I'm going to answer a related question, though, of when you can and cannot use the technique and what (dis-)advantages there may be.
You can always write foo (x => bar (x))
. You can't always write foo (bar)
. An example of why can be found in another Q & A. A common example of this from my experience is a recursive function with a second parameter which is defaulted in the initial call and passed on subsequent ones. Such a function cannot be successfully passed by simple reference to map
, because map
supplies additional parameters besides the expected value.
But that's the unusual case. If your function has no default parameters, there seem little use in the wrapper. One argument is simply that if you're going to replace foo (bar)
with foo (x => bar (x))
, why shouldn't you take it one step further and use foo (y => (x => bar (x)) (y))
or foo (z => (y => (x => bar (x)) (y)) (z))
.
The wrappers work, but add nothing... except, as you point out as a place to hang a breakpoint.

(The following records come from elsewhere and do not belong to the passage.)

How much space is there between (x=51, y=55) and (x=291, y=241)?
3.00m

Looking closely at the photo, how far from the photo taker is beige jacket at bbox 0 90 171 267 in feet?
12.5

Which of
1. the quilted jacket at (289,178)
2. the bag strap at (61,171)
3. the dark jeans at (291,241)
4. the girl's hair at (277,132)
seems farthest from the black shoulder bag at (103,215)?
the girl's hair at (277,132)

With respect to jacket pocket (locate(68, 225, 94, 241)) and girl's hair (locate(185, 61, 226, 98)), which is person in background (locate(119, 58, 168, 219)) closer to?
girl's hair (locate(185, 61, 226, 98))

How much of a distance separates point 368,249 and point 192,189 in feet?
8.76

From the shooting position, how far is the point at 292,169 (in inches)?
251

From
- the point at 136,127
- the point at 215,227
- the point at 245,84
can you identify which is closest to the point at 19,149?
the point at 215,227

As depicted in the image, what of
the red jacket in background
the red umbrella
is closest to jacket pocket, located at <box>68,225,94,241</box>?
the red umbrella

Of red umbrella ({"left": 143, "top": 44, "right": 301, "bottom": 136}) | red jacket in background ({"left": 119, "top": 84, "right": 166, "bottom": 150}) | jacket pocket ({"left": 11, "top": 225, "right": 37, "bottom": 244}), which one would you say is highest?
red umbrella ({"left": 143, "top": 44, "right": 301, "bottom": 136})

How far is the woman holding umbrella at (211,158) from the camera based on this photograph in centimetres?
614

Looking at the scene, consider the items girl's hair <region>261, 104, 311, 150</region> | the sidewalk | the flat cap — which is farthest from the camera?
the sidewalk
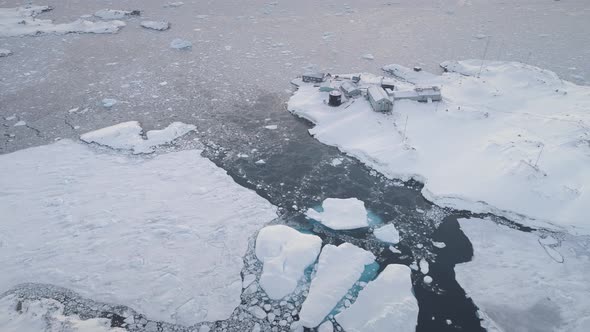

This could be a legitimate case for you. I don't spend much time in debuggers these days, but when I do, I might occasionally temporarily add such a wrapper. But I remove them afterward. I find that clean code is of high importance, and unnecessary wrappers simply clutter things up. In code reviews, I run constantly against this pattern:
const foo = (...args) => {
// do something with args
return new Promise ((resolve, reject) => {
bar (something).then(
(a) => {
resolve (a);
}, (err) => {
reject (err);
}
);
});
}
Which I always need to point out can be much more cleanly written as:
const foo = (...args) => {
// do something with args
return new Promise ((resolve, reject) => {
bar (something) .then (resolve, reject);
});
}
Then I have to point out further that even this can be better written as
const foo = (...args) => {
// do something with args
return bar (something);
}
The point is that the function wrappers around resolve
and reject
are just clutter. So is the Promise wrapper around bar
. It doesn't hurt the outcome, has only a minor impact on performance, but it offers little to balance out the clutter.
(And look, I tried to avoid opinion here, but really couldn't.)